Work to be completed:
Show every line of the material below that contains the word "Cycle".

Available records:
......

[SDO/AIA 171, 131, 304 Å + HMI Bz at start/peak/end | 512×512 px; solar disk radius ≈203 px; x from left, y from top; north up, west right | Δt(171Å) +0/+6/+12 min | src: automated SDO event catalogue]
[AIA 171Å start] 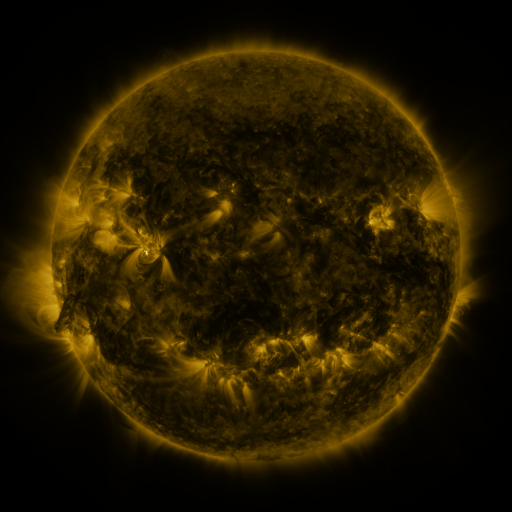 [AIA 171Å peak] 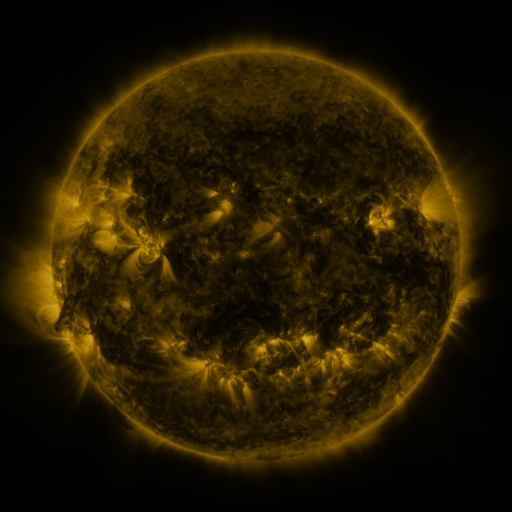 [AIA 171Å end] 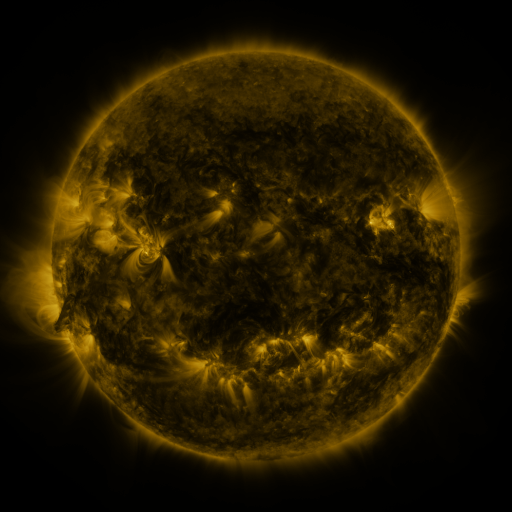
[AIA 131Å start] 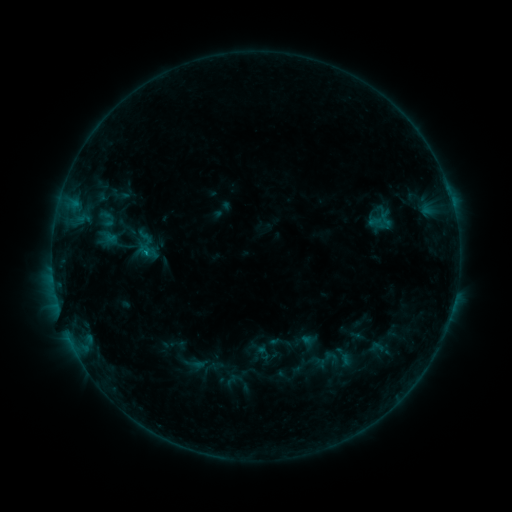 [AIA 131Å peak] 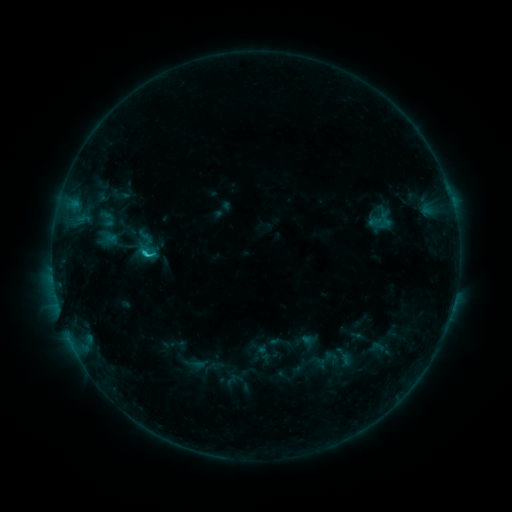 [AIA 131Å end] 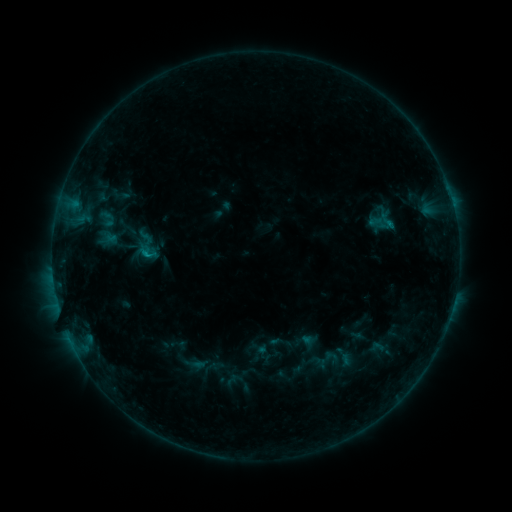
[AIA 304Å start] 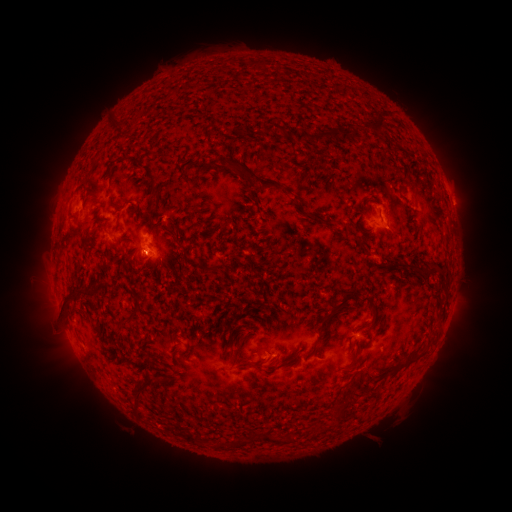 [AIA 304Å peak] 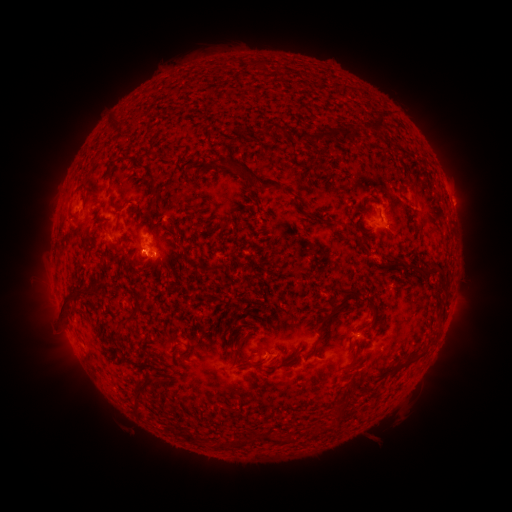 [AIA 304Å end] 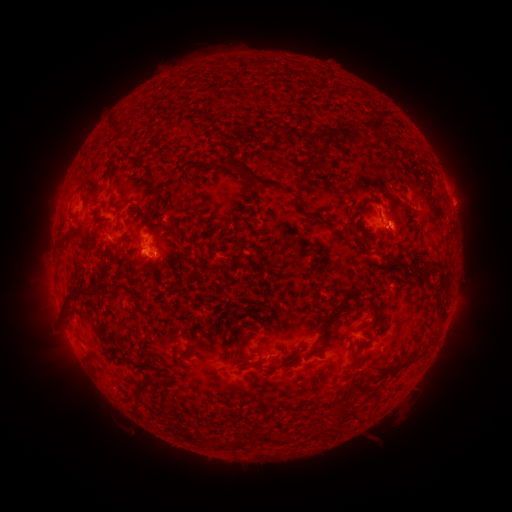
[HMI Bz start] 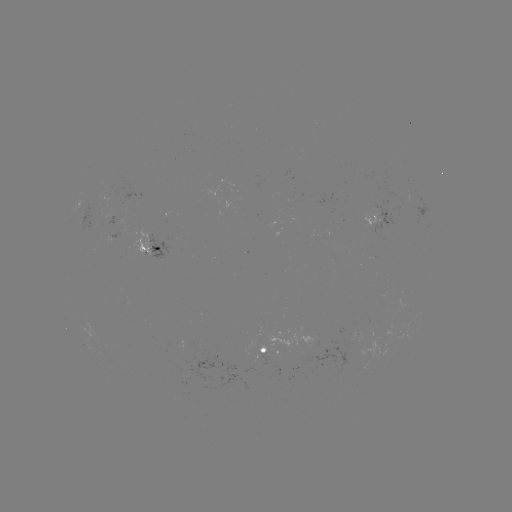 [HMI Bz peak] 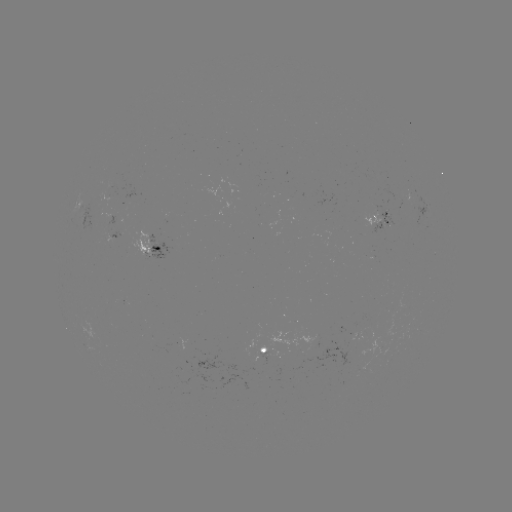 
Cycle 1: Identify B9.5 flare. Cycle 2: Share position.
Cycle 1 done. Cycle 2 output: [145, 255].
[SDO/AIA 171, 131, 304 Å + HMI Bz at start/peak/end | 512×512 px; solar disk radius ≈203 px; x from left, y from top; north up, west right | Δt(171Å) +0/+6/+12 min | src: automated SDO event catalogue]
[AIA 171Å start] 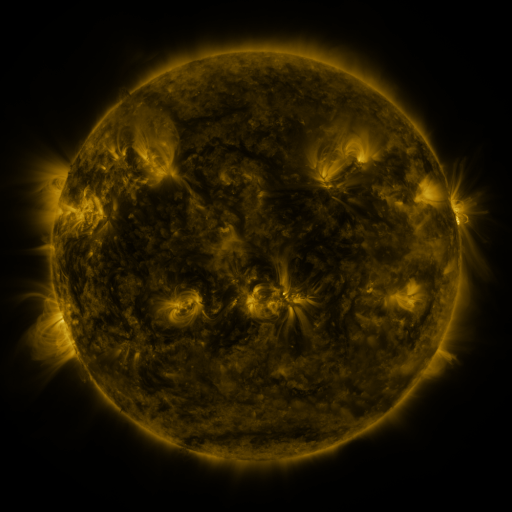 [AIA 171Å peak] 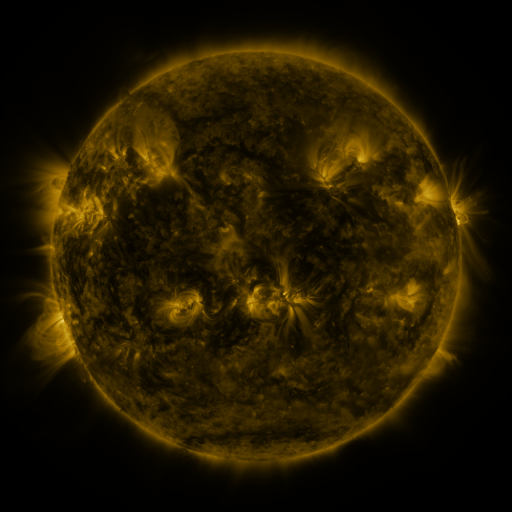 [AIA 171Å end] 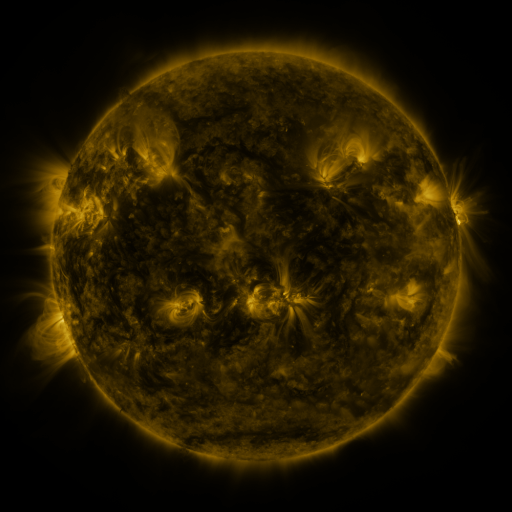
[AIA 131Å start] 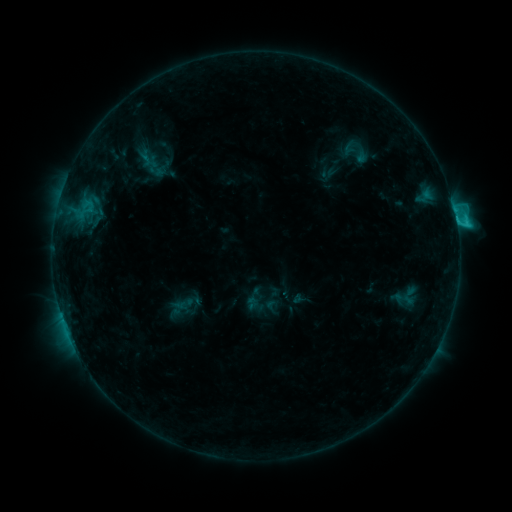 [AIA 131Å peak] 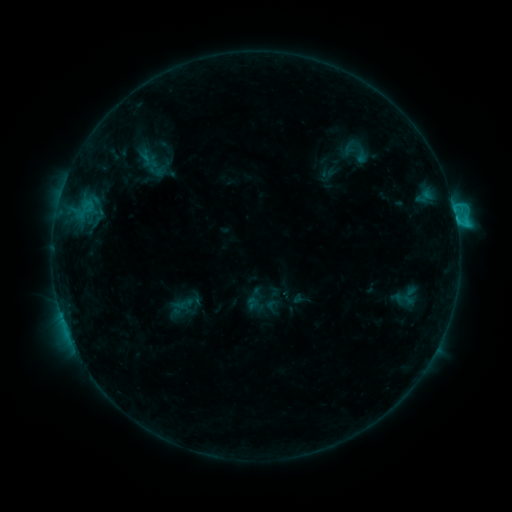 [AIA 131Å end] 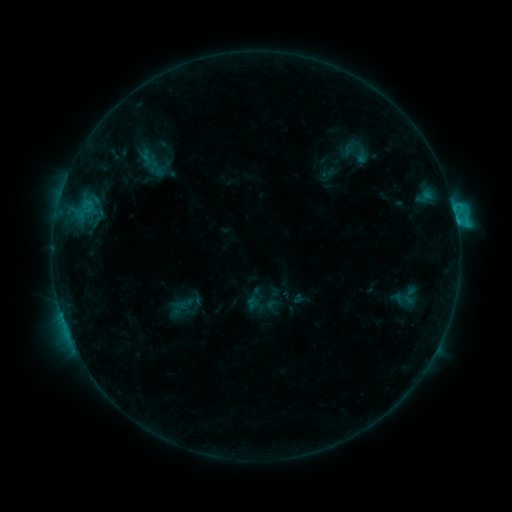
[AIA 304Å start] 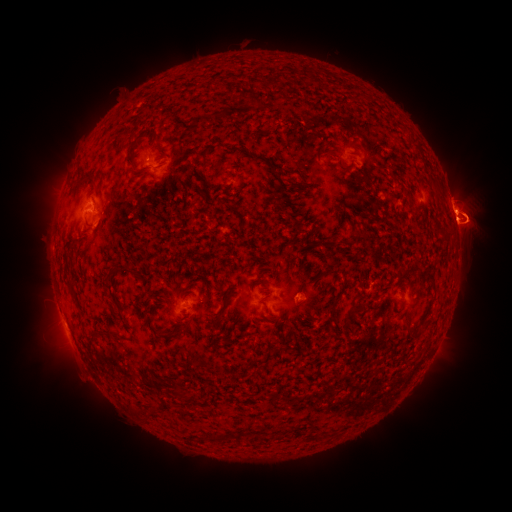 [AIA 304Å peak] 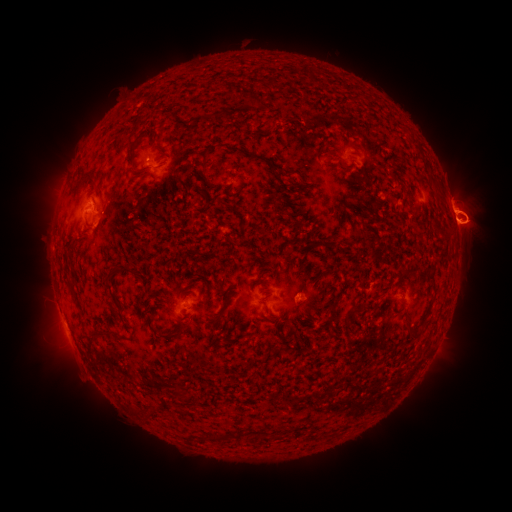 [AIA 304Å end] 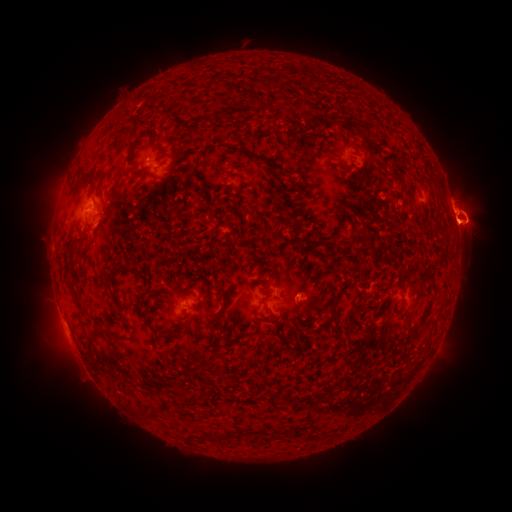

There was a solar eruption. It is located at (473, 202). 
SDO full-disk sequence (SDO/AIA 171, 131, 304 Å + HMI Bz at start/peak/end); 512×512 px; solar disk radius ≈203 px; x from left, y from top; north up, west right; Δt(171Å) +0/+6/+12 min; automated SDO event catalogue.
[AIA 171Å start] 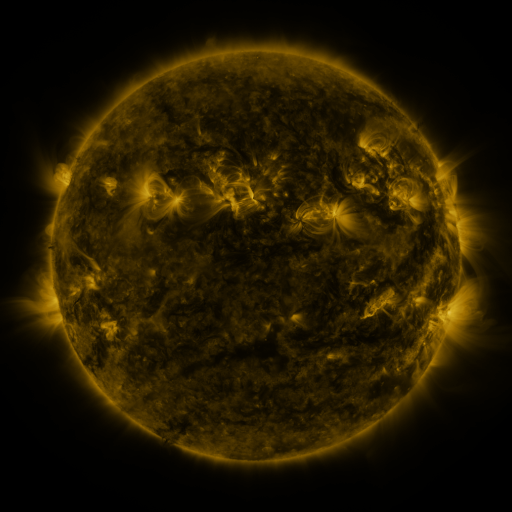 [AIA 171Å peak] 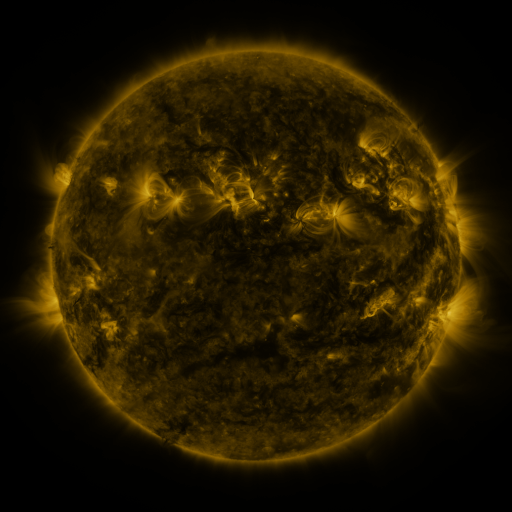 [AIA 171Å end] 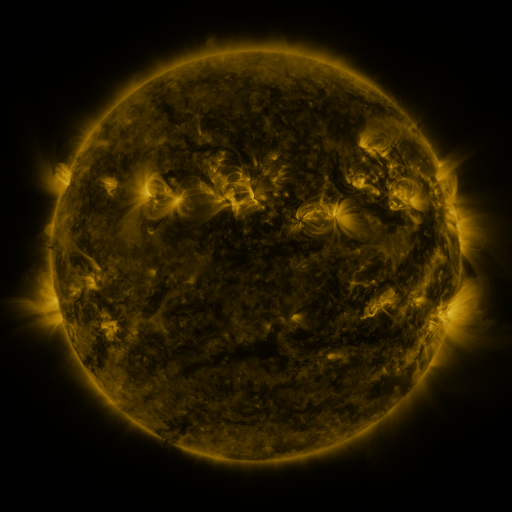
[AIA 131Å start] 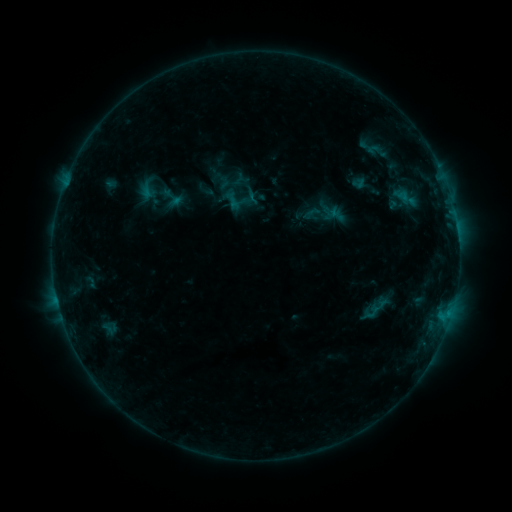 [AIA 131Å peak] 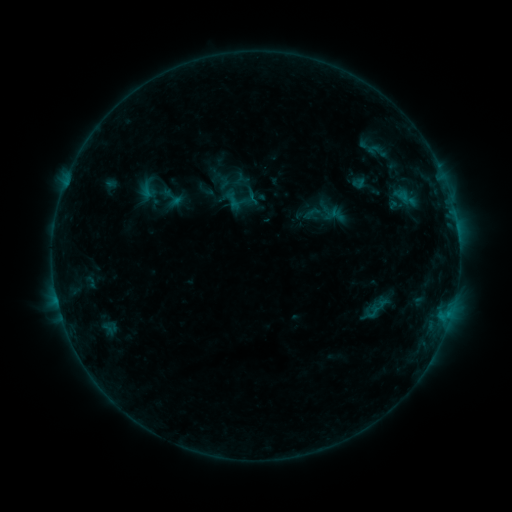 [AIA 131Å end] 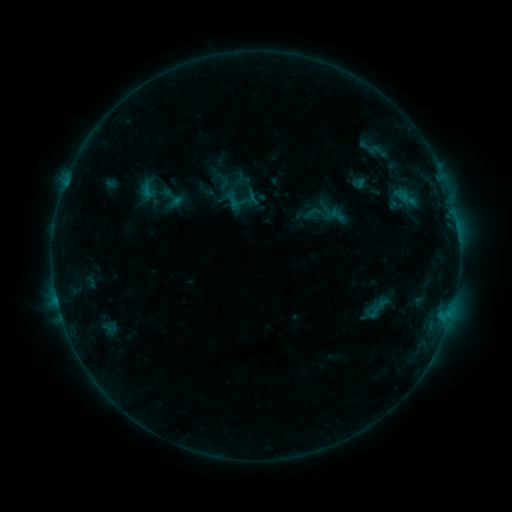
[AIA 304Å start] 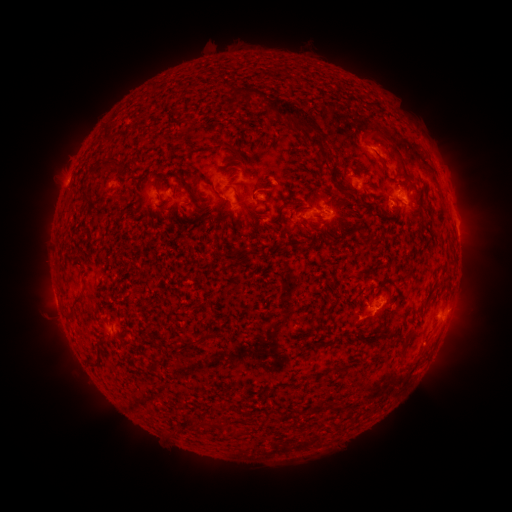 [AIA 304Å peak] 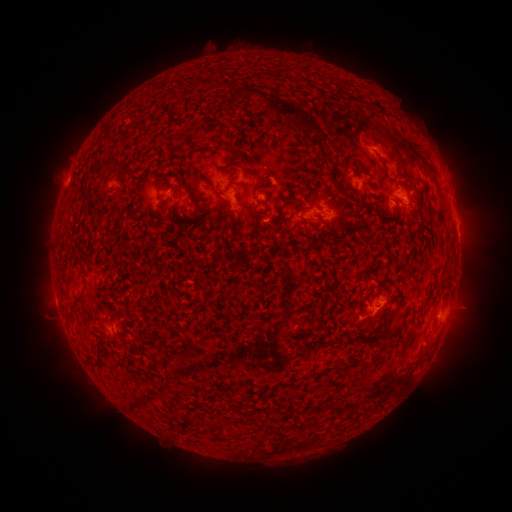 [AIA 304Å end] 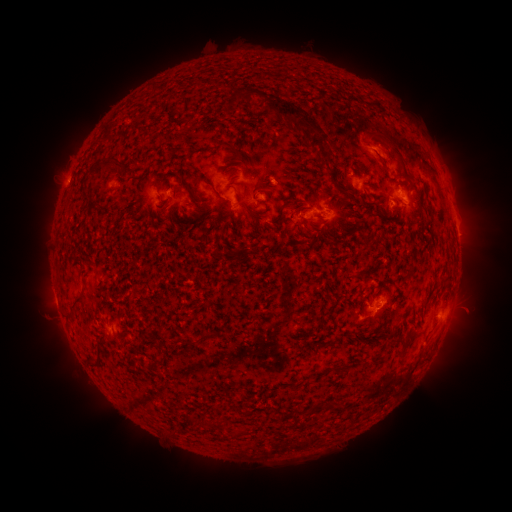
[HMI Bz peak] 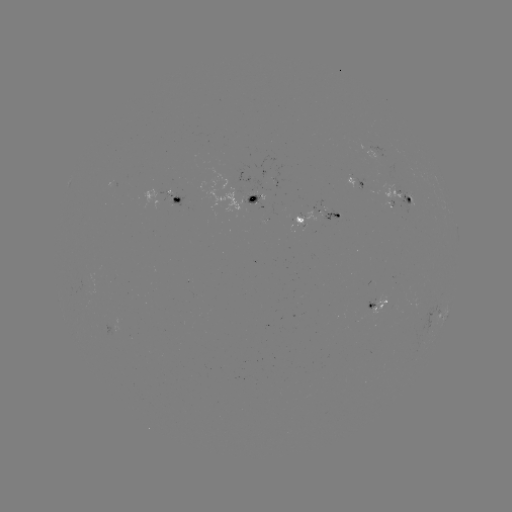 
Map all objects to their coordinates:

......

Correct output:
Cycle 1: Identify B9.5 flare. Cycle 2: Share position.
Cycle 1 done. Cycle 2 output: [145, 255].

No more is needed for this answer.